You can use an integers table to generate sequential data, or provide missing data in an OUTER JOIN.

What is an integers table? Sometimes called a numbers or sequence table, an integers table is simply a table containing some integers. It's not a system table; it's a user table.

A user table is one that you have to create, because it doesn't come preinstalled with the database system. If you work in a team environment, ask around to see whether someone else has an integers table, and find out how they use it.

An integers table allows you to write queries which involve a range of values. Queries can use an integers table to do things such as:

  • Generate sequential data
  • Provide missing data in an OUTER JOIN

10.6.1. Create and Populate an integers Table

Your integers table should have a single column called i, which is defined as the table's primary key:

CREATE TABLE integers
( i INTEGER NOT NULL PRIMARY KEY )

- Provided records
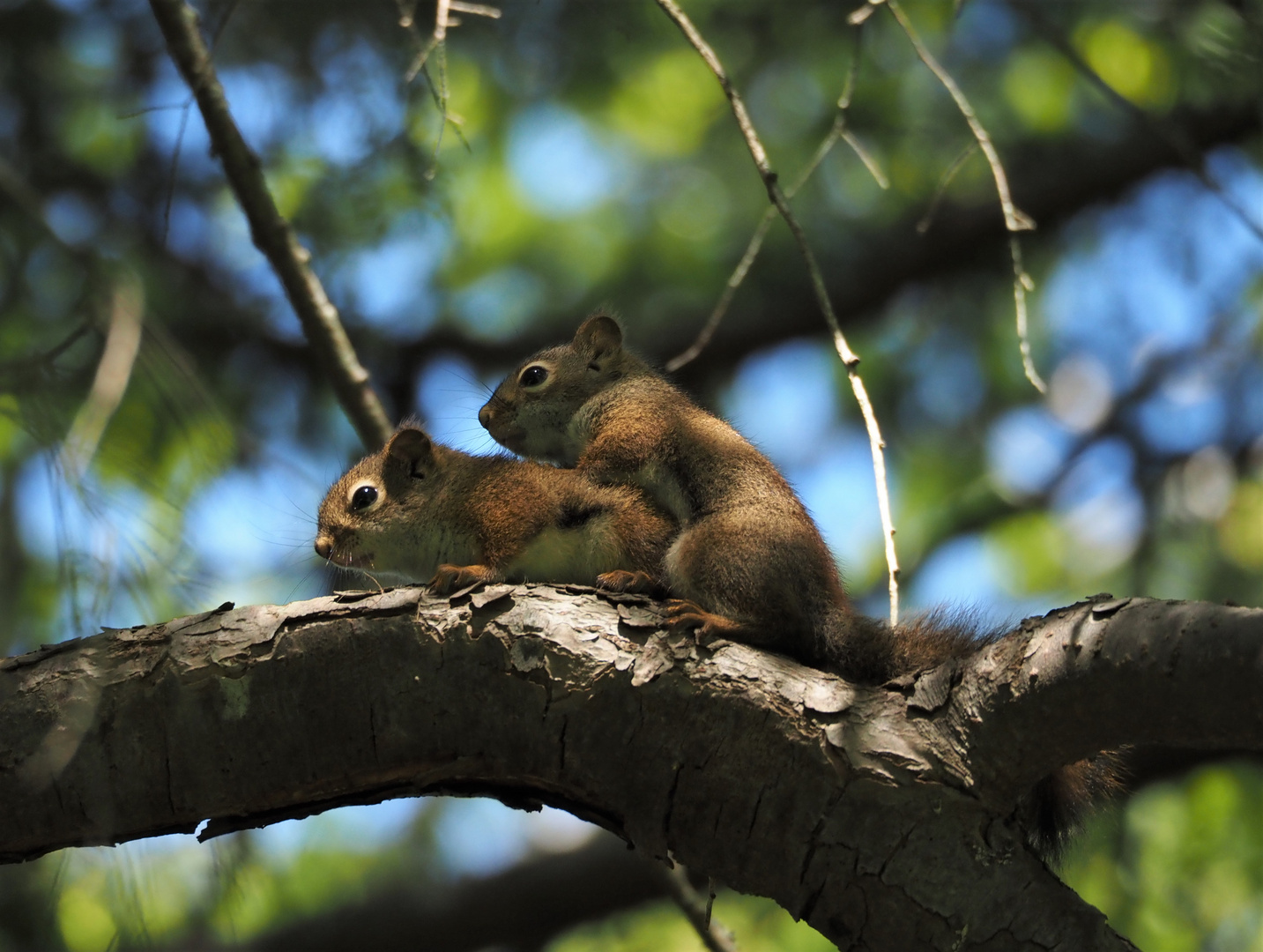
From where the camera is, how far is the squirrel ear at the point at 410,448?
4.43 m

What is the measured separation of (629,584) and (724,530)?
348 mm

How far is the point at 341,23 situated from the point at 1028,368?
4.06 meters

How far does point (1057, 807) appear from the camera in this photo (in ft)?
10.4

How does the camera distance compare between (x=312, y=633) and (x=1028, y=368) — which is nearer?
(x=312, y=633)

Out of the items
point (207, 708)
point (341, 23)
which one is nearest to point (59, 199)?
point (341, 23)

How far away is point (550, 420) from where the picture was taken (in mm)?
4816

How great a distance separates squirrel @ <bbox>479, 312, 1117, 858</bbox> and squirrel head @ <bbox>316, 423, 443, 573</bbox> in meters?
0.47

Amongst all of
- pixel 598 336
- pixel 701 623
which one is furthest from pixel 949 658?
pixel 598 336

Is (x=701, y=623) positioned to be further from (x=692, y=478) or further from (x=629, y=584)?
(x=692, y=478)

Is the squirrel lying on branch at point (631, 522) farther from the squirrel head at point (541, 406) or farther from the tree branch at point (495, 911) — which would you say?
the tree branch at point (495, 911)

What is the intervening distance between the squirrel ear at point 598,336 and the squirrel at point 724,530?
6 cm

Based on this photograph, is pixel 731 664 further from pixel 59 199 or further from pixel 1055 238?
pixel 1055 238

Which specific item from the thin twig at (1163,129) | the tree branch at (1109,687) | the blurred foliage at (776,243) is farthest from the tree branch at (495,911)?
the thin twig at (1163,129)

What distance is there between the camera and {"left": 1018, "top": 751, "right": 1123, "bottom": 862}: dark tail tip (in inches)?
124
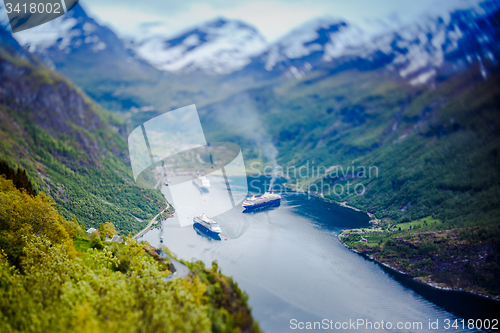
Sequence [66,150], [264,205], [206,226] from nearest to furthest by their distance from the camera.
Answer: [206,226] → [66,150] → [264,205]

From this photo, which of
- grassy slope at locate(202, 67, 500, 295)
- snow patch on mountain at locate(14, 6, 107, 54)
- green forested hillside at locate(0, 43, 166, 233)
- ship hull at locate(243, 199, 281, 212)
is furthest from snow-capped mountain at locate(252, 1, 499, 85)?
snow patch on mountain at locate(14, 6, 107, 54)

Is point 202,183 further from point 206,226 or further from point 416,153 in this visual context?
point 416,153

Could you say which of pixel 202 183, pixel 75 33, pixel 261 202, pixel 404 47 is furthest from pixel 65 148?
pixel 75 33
* * *
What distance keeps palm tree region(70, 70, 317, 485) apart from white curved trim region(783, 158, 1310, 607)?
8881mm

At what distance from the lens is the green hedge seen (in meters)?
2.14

- Stated problem
Print the integers table passage word for word, beginning with "10.6.1. Create and" and ending after "PRIMARY KEY )".

- Answer below
10.6.1. Create and Populate an integers Table

Your integers table should have a single column called i, which is defined as the table's primary key:

CREATE TABLE integers
( i INTEGER NOT NULL PRIMARY KEY )